The admonishment shows the FBI had a working relationship with Steele far earlier in the 2016 presidential campaign than was previously disclosed.
The revelation of the FBI’s admonishment on Feb. 2, 2016, is on the last page of the mostly redacted 71-page document trove. The document states that someone “verbally admonished the CHS [confidential human source].” Steele acknowledged the admonishment, according to the form.
No other information is provided on the form about the admonishment, but the February 2016 date is significant because eight months later, FBI officials would go on to use a dossier compiled by Steele to apply for a secret court warrant to spy on Page.
If the admonishment was a reprimand, then the FBI officials appear to have concealed the information from the judge. If the admonishment was a set of instructions, then the FBI failed to disclose that the agency had a working relationship with Steele during the presidential campaign of a candidate who later became the target of his intelligence gathering.
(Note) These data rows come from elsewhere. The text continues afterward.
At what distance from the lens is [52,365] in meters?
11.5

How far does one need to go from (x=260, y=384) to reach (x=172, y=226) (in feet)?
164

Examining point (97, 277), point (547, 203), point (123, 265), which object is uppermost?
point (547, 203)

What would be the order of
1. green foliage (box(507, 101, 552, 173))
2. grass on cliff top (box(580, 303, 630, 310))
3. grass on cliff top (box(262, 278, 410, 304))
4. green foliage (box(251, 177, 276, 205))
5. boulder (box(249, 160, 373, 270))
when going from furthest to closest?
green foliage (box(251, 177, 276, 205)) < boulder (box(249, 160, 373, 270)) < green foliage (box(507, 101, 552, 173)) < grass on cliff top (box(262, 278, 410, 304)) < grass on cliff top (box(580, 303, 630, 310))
Since the admonishment form is almost completely redacted, there is a possibility that it pertains to the FBI’s utilizing Steele for another activity that’s unrelated to the Trump campaign.
The admonishment is not the only key fact the FBI officials involved in obtaining the warrant left out of the secret court application. The FISA warrant applications show that officials also failed to disclose who funded the opposition research dossier that Steele compiled. It was later revealed the dossier was funded by the Clinton campaign and the Democratic National Committee.
The claims in the Steele dossier remain unverified, more than two years after copies of it first began circulating. Former FBI Director James Comey called the document “salacious and unverified” months after it was used to obtain a warrant to spy on Page.
The lawmakers accuse Comey, former Deputy FBI Director Andrew McCabe, former Acting Attorney General Sally Yates, and former Acting Deputy Attorney General Dana Boente of depriving Page of his civil rights. The lawmakers also accuse the officials of investigative misconduct.
While Trump fired Comey for mishandling the Clinton email investigation and Yates for insubordination, Attorney General Jeff Sessions fired McCabe for authorizing a self-serving leak to the media and lying about it to investigators under oath.
A footnote in the House report states that Daniel Jones, a former staffer for Sen. Dianne Feinstein (D-Calif.), told the FBI in March 2017 that he was working on a project with Fusion GPS that “was being funded by seven to 10 wealthy donors, located primarily in New York and California, who provided approximately $50 million.”